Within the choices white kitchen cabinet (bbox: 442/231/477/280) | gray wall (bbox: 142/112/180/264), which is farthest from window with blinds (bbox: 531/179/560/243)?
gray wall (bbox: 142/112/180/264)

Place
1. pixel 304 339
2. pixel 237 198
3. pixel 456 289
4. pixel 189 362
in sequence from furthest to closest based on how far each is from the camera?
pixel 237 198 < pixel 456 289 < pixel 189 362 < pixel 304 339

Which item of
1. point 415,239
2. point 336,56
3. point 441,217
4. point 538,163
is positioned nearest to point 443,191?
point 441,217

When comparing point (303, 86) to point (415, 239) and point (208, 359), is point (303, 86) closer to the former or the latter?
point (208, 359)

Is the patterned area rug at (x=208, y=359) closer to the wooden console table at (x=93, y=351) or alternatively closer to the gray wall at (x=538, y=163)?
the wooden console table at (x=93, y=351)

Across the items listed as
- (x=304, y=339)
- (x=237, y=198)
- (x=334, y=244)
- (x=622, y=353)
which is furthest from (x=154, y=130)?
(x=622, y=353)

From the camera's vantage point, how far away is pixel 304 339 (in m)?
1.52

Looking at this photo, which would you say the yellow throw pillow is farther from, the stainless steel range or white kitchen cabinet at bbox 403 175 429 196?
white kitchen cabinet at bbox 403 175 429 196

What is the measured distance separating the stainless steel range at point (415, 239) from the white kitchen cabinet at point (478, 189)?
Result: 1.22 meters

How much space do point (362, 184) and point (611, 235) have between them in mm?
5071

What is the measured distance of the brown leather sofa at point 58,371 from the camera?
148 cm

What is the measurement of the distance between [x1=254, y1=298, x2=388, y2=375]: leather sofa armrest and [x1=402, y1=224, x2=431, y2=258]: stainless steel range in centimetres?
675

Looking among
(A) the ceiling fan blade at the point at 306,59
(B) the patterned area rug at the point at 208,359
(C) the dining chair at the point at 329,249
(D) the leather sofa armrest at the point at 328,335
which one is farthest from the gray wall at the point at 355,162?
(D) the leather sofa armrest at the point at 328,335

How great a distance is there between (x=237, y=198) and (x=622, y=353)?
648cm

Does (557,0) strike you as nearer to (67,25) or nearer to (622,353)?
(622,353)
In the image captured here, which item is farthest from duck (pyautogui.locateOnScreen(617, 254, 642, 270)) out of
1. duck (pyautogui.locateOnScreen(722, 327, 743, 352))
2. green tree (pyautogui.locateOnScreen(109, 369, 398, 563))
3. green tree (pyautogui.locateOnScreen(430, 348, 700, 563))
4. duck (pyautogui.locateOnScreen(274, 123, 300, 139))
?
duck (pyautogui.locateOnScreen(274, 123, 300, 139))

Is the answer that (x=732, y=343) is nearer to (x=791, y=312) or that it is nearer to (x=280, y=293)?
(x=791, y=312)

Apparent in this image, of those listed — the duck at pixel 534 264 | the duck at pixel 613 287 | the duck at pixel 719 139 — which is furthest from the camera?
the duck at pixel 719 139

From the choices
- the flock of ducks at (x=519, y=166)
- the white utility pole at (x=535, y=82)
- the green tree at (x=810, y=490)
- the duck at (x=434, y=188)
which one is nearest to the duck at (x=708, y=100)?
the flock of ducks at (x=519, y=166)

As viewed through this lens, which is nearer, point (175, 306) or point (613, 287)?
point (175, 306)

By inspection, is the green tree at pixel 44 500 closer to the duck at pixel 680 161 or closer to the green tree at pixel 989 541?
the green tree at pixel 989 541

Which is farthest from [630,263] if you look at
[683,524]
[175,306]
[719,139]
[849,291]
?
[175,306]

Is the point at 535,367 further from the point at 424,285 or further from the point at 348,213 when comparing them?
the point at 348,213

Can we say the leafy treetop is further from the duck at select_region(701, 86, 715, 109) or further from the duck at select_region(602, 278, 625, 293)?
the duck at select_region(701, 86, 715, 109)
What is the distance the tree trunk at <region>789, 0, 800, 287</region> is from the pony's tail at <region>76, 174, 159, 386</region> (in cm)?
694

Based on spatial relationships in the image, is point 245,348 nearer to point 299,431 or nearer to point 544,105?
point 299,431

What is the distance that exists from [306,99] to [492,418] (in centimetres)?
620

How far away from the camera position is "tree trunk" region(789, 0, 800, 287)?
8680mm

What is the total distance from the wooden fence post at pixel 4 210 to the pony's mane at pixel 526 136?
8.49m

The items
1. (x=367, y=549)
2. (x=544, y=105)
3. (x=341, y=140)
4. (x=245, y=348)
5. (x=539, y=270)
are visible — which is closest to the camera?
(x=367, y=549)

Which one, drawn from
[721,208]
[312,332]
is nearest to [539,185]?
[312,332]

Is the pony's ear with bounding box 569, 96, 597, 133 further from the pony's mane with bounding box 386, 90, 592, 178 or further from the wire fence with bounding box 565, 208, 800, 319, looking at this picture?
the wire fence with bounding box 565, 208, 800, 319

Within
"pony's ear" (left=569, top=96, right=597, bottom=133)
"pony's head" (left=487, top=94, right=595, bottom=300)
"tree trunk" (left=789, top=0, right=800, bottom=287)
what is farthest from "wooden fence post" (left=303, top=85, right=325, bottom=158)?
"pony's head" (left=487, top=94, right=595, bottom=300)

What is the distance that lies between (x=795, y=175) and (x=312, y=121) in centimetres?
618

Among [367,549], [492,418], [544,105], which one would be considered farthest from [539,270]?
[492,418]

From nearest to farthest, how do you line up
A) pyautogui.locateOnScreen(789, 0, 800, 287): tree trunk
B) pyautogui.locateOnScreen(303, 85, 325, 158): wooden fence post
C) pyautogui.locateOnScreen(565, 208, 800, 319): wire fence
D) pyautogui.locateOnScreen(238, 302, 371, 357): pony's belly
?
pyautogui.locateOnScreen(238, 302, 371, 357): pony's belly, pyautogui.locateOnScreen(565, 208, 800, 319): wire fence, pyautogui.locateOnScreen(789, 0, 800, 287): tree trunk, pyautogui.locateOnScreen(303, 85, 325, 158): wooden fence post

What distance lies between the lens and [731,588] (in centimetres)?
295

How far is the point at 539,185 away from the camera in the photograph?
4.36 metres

## Written exercise:
Write the data from above out again, exactly.

## Response below:
Within the choices white kitchen cabinet (bbox: 442/231/477/280) | gray wall (bbox: 142/112/180/264), which is farthest from window with blinds (bbox: 531/179/560/243)?
gray wall (bbox: 142/112/180/264)

Place
1. pixel 304 339
2. pixel 237 198
3. pixel 456 289
4. pixel 189 362
in sequence from furthest to closest based on how far each is from the camera?
pixel 237 198 < pixel 456 289 < pixel 189 362 < pixel 304 339

Which item of
1. point 415,239
2. point 336,56
3. point 441,217
4. point 538,163
is positioned nearest to point 443,191?
point 441,217

When comparing point (303, 86) to point (415, 239) and point (208, 359), is point (303, 86) closer to the former or the latter?
point (208, 359)

Is the patterned area rug at (x=208, y=359) closer to the wooden console table at (x=93, y=351) or alternatively closer to the gray wall at (x=538, y=163)?
the wooden console table at (x=93, y=351)

Across the items listed as
- (x=304, y=339)
- (x=237, y=198)
- (x=334, y=244)
- (x=622, y=353)
which is furthest from (x=154, y=130)?
(x=622, y=353)

From the camera's vantage point, how far away is pixel 304 339 (in m)?
1.52

Looking at this photo, which would you say the yellow throw pillow is farther from, the stainless steel range or white kitchen cabinet at bbox 403 175 429 196?
white kitchen cabinet at bbox 403 175 429 196

What is the measured distance separating the stainless steel range at point (415, 239) from the white kitchen cabinet at point (478, 189)?
Result: 1.22 meters

How much space do point (362, 184) and point (611, 235) have between them in mm?
5071

What is the measured distance of the brown leather sofa at point 58,371 from the camera?
148 cm

What is the measurement of the distance between [x1=254, y1=298, x2=388, y2=375]: leather sofa armrest and [x1=402, y1=224, x2=431, y2=258]: stainless steel range in centimetres?
675

Looking among
(A) the ceiling fan blade at the point at 306,59
(B) the patterned area rug at the point at 208,359
(C) the dining chair at the point at 329,249
(D) the leather sofa armrest at the point at 328,335
which one is farthest from the gray wall at the point at 355,162?
(D) the leather sofa armrest at the point at 328,335

How great a distance is there between (x=237, y=198) and (x=622, y=353)?
648cm

Does (557,0) strike you as nearer to (67,25) or nearer to (622,353)?
(622,353)
In the image captured here, which item is farthest from duck (pyautogui.locateOnScreen(617, 254, 642, 270)) out of
1. duck (pyautogui.locateOnScreen(722, 327, 743, 352))
2. green tree (pyautogui.locateOnScreen(109, 369, 398, 563))
3. green tree (pyautogui.locateOnScreen(430, 348, 700, 563))
4. duck (pyautogui.locateOnScreen(274, 123, 300, 139))
?
duck (pyautogui.locateOnScreen(274, 123, 300, 139))

Is the answer that (x=732, y=343) is nearer to (x=791, y=312) or that it is nearer to (x=280, y=293)?
(x=791, y=312)

Apparent in this image, of those listed — the duck at pixel 534 264 | the duck at pixel 613 287 | the duck at pixel 719 139 — which is furthest from the camera?
the duck at pixel 719 139

From the choices
- the flock of ducks at (x=519, y=166)
- the white utility pole at (x=535, y=82)
- the green tree at (x=810, y=490)
- the duck at (x=434, y=188)
which one is nearest to the duck at (x=708, y=100)?
the flock of ducks at (x=519, y=166)

As viewed through this lens, which is nearer, point (175, 306) or point (613, 287)?
point (175, 306)

By inspection, is the green tree at pixel 44 500 closer to the duck at pixel 680 161 or closer to the green tree at pixel 989 541?
the green tree at pixel 989 541

Which is farthest from [630,263] if you look at
[683,524]
[175,306]
[719,139]
[849,291]
?
[175,306]

Is the point at 535,367 further from the point at 424,285 or further from the point at 348,213 when comparing them?
the point at 348,213

Can we say the leafy treetop is further from the duck at select_region(701, 86, 715, 109) or further from the duck at select_region(602, 278, 625, 293)?
the duck at select_region(701, 86, 715, 109)
What is the distance the tree trunk at <region>789, 0, 800, 287</region> is from the pony's tail at <region>76, 174, 159, 386</region> (in cm)?
694

Based on spatial relationships in the image, is point 245,348 nearer to point 299,431 or nearer to point 544,105?
point 299,431

What is the distance that exists from [306,99] to [492,418] (in centimetres)?
620

How far away from the camera position is "tree trunk" region(789, 0, 800, 287)?
8680mm

What is the total distance from the wooden fence post at pixel 4 210 to the pony's mane at pixel 526 136?
8.49m

The items
1. (x=367, y=549)
2. (x=544, y=105)
3. (x=341, y=140)
4. (x=245, y=348)
5. (x=539, y=270)
are visible — which is closest to the camera?
(x=367, y=549)

Which one, drawn from
[721,208]
[312,332]
is nearest to [539,185]?
[312,332]

Is the pony's ear with bounding box 569, 96, 597, 133 further from the pony's mane with bounding box 386, 90, 592, 178 or further from the wire fence with bounding box 565, 208, 800, 319, looking at this picture?
the wire fence with bounding box 565, 208, 800, 319

Within
"pony's ear" (left=569, top=96, right=597, bottom=133)
"pony's head" (left=487, top=94, right=595, bottom=300)
"tree trunk" (left=789, top=0, right=800, bottom=287)
what is farthest from "wooden fence post" (left=303, top=85, right=325, bottom=158)?
"pony's head" (left=487, top=94, right=595, bottom=300)

What is the distance that lies between (x=795, y=175) and (x=312, y=121) in centimetres?
618

Among [367,549], [492,418], [544,105], which one would be considered farthest from [539,270]?
[492,418]

From nearest to farthest, how do you line up
A) pyautogui.locateOnScreen(789, 0, 800, 287): tree trunk
B) pyautogui.locateOnScreen(303, 85, 325, 158): wooden fence post
C) pyautogui.locateOnScreen(565, 208, 800, 319): wire fence
D) pyautogui.locateOnScreen(238, 302, 371, 357): pony's belly
?
pyautogui.locateOnScreen(238, 302, 371, 357): pony's belly, pyautogui.locateOnScreen(565, 208, 800, 319): wire fence, pyautogui.locateOnScreen(789, 0, 800, 287): tree trunk, pyautogui.locateOnScreen(303, 85, 325, 158): wooden fence post

What distance lies between the lens and [731,588] (in centimetres)?
295

How far is the point at 539,185 away from the camera in the photograph?
4.36 metres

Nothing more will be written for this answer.